● **Provided text**
>> begin
Discord link goes to something called "fastn" with apparently no relation to Kulfi.

redleader55 · 14h ago
A few more:

No explanation of how it works

Comments in this thread reveal a bunch of obscure components that also don't have much details.

amitu · 15h ago
fastn is an ingredient to kulfi project. fastn.com is a full stack programming language we (FifthTry, Inc, the company behind these) have built, and it is the web server that is going to be part of Kulfi app.

The comparison posts, TODO, copyright etc we will do/fix when we get around to it. It's all open source, you can send PRs as well.

tauoverpi · 11h ago
How does fastn handle errors? Is is possible to perform the SQL query client side or does it prevent / add friction for such? Can I visit `/foo/";DROP%20TABLE%20users;/` or does it handle inputs properly?
lxgr · 13h ago
To be fair, assigning copyright to the reader is a good first step to build trust :)
nokun7 · 11h ago
I use ngrok for exactly this type of functionality. Can someone clarify why would anyone need malai over ngrok?
jarsj · 18h ago
Awesome would love to use it.
apitman · 13h ago
I maintain a list of tunneling solutions here: https://github.com/anderspitman/awesome-tunneling

Usually my first question is what makes this different than the many existing options. Looks like the answer in this case is that it's p2p and built on iroh (which is built on QUIC), which I find interesting. Would love a PR on the list.

No comments yet

thm · 18h ago
Don't we use Tailscale for this?
Apreche · 18h ago
Or ngrok, or Cloudflare Tunnel or https://github.com/anderspitman/awesome-tunneling
danielbln · 15h ago
I'm gonna add https://localhost.run as a contender.
>> end
● **Extracted information**
>> begin
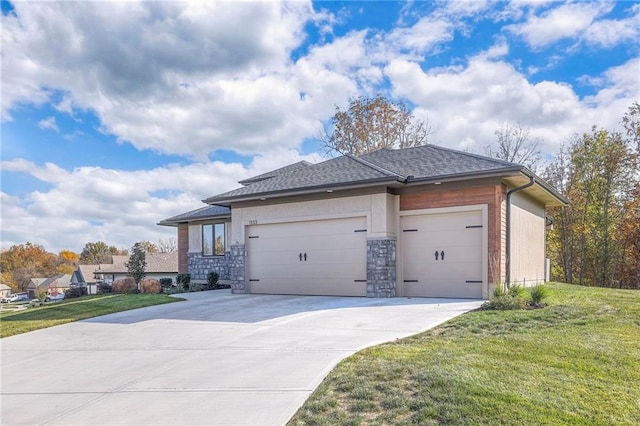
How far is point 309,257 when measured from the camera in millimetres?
12766

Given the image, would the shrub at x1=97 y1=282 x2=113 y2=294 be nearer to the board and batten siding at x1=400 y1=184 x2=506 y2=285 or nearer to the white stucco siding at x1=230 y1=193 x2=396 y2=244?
the white stucco siding at x1=230 y1=193 x2=396 y2=244

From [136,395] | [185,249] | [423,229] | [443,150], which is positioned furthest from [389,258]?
[185,249]

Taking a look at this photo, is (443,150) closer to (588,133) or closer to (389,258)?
(389,258)

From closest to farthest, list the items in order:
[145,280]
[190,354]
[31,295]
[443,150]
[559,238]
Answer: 1. [190,354]
2. [443,150]
3. [145,280]
4. [559,238]
5. [31,295]

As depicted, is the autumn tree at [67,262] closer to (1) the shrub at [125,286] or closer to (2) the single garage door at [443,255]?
(1) the shrub at [125,286]

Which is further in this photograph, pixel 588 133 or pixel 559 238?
pixel 559 238

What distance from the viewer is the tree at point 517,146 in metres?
25.2

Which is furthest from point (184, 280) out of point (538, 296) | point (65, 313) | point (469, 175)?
point (538, 296)

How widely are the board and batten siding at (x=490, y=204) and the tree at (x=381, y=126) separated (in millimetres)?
16739

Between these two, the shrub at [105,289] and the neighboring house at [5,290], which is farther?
the neighboring house at [5,290]

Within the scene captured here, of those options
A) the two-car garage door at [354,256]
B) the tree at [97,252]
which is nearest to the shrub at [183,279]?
the two-car garage door at [354,256]

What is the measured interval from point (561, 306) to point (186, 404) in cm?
717

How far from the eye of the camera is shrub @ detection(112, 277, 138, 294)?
16906 millimetres

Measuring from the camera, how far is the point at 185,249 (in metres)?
20.0
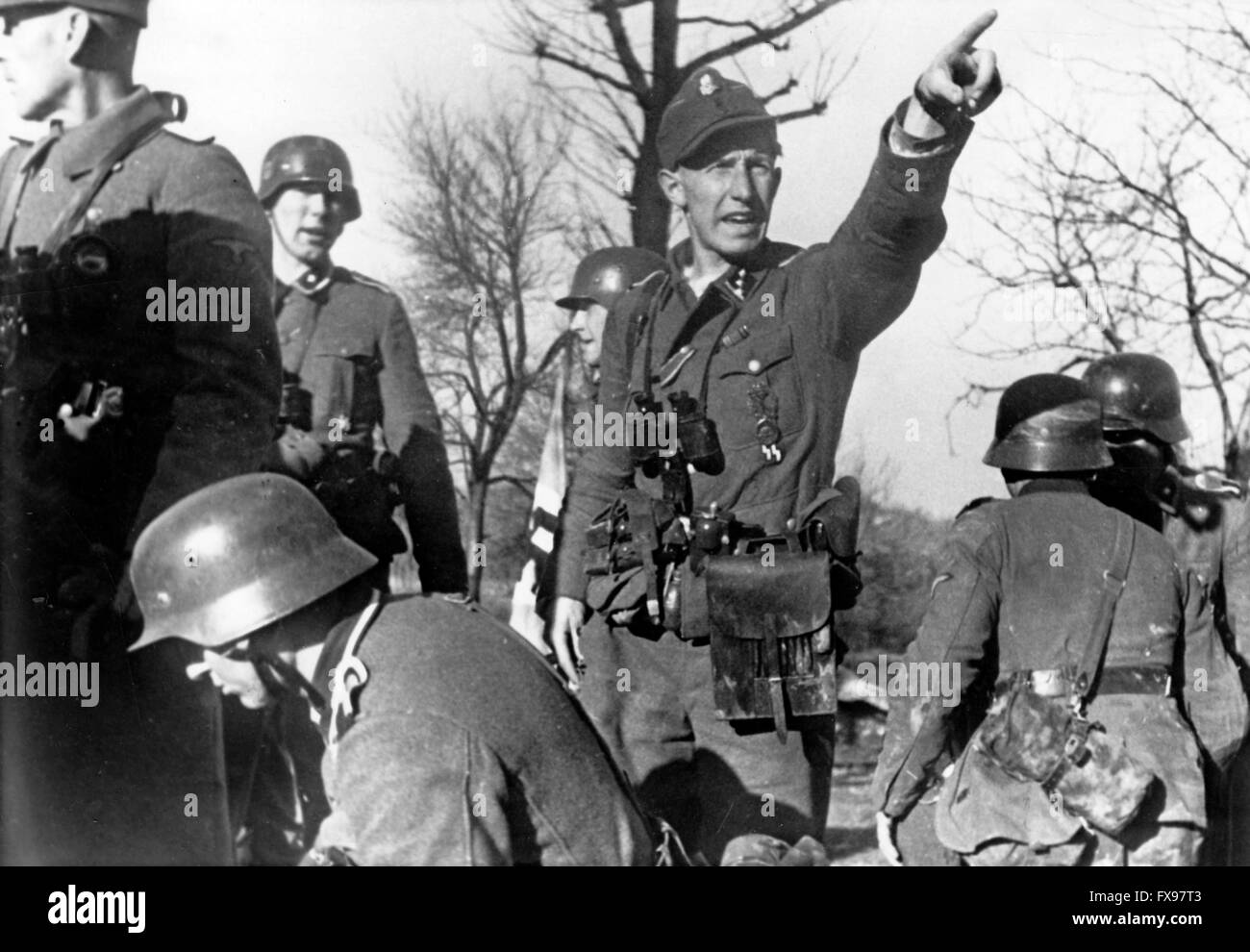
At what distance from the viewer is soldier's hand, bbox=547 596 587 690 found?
3803mm

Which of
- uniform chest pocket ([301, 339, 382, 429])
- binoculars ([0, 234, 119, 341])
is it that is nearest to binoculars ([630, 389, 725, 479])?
uniform chest pocket ([301, 339, 382, 429])

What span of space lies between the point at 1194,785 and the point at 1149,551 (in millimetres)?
521

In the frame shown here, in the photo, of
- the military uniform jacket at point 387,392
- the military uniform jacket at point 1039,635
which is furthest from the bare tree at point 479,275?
the military uniform jacket at point 1039,635

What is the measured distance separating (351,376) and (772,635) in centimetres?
122

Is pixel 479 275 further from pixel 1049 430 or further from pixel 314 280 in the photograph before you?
pixel 1049 430

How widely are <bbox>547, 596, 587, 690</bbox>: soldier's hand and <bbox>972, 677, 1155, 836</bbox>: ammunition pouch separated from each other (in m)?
0.94

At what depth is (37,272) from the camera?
12.3ft

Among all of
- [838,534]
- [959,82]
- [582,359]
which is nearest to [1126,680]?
[838,534]

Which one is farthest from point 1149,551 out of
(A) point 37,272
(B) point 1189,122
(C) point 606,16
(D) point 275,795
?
(A) point 37,272

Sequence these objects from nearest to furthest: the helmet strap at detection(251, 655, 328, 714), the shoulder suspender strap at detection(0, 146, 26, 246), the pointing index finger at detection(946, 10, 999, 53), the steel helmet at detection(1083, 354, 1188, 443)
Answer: the helmet strap at detection(251, 655, 328, 714), the pointing index finger at detection(946, 10, 999, 53), the shoulder suspender strap at detection(0, 146, 26, 246), the steel helmet at detection(1083, 354, 1188, 443)

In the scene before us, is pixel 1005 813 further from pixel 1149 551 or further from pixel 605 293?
pixel 605 293
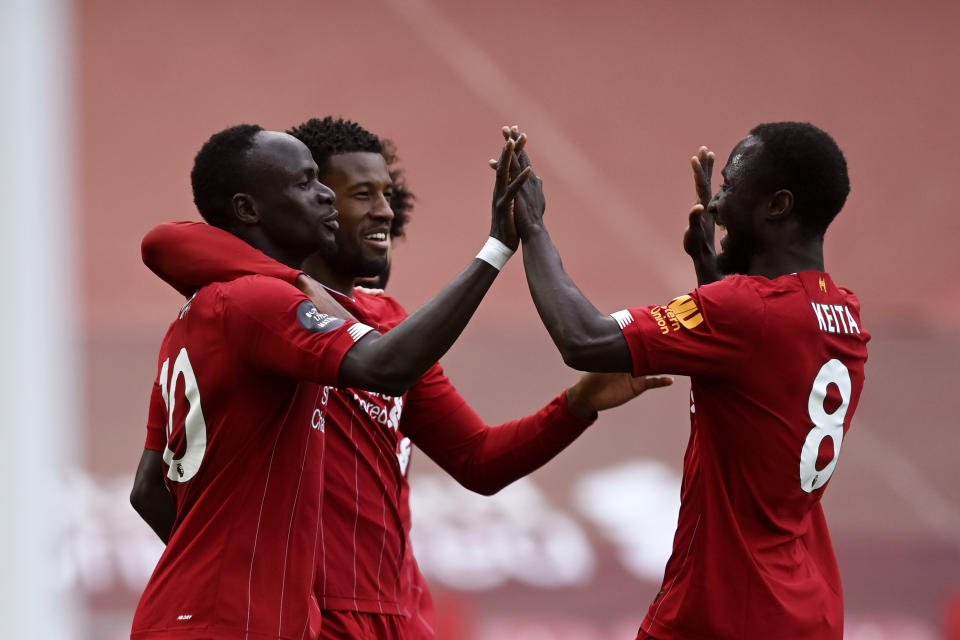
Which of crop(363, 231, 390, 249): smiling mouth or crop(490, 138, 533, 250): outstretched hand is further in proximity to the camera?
crop(363, 231, 390, 249): smiling mouth

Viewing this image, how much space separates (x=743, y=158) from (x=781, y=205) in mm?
163

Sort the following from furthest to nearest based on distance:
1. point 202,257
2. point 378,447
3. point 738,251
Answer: point 378,447 < point 738,251 < point 202,257

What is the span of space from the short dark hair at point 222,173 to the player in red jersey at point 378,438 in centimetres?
8

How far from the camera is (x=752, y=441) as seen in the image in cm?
302

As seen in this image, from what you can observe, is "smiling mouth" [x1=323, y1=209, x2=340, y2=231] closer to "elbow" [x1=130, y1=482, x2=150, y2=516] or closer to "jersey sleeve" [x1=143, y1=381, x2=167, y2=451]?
"jersey sleeve" [x1=143, y1=381, x2=167, y2=451]

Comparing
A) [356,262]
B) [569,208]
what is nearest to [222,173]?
[356,262]

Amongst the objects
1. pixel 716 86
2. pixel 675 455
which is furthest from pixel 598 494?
pixel 716 86

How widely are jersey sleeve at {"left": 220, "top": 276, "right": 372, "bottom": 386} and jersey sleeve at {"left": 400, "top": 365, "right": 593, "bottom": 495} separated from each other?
3.81 feet

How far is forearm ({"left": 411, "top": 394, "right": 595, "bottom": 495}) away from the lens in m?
3.78

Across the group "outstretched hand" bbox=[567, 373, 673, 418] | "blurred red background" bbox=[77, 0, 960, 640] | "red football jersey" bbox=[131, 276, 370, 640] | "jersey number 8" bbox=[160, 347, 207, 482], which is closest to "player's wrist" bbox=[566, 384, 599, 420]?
"outstretched hand" bbox=[567, 373, 673, 418]

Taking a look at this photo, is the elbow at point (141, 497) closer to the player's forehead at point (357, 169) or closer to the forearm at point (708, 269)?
the player's forehead at point (357, 169)

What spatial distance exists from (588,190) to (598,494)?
2584 millimetres

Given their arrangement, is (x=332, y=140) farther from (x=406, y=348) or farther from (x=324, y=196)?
(x=406, y=348)

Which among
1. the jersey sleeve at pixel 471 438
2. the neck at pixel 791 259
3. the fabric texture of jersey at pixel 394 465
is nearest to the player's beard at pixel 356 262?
the fabric texture of jersey at pixel 394 465
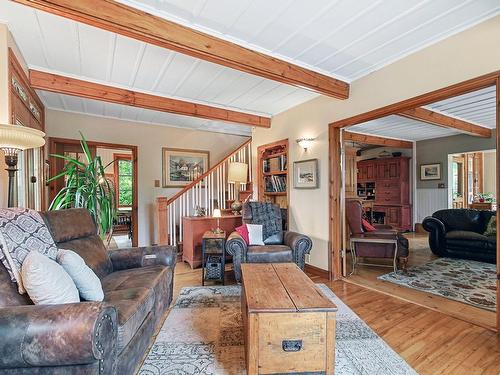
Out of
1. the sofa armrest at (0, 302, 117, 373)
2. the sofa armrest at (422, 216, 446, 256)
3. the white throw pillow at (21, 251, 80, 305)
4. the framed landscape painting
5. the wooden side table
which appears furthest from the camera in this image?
the framed landscape painting

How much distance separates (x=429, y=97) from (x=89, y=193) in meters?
3.62

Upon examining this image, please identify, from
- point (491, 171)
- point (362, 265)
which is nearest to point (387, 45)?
point (362, 265)

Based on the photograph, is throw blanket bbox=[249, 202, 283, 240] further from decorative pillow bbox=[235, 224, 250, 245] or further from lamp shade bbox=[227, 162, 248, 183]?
lamp shade bbox=[227, 162, 248, 183]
>> end
● **Written request A**
According to the comment thread, why does a Kulfi Discord link lead to something called fastn?
● **Written request B**
Repeat the passage of the comment thread from "redleader55 · 14h" to "PRs as well.".

● **Output A**
fastn is an ingredient of the Kulfi project. It is a full stack programming language built by FifthTry, Inc, the company behind these projects, and it is the web server that is going to be part of the Kulfi app.

● **Output B**
redleader55 · 14h ago
A few more:

No explanation of how it works

Comments in this thread reveal a bunch of obscure components that also don't have much details.

amitu · 15h ago
fastn is an ingredient to kulfi project. fastn.com is a full stack programming language we (FifthTry, Inc, the company behind these) have built, and it is the web server that is going to be part of Kulfi app.

The comparison posts, TODO, copyright etc we will do/fix when we get around to it. It's all open source, you can send PRs as well.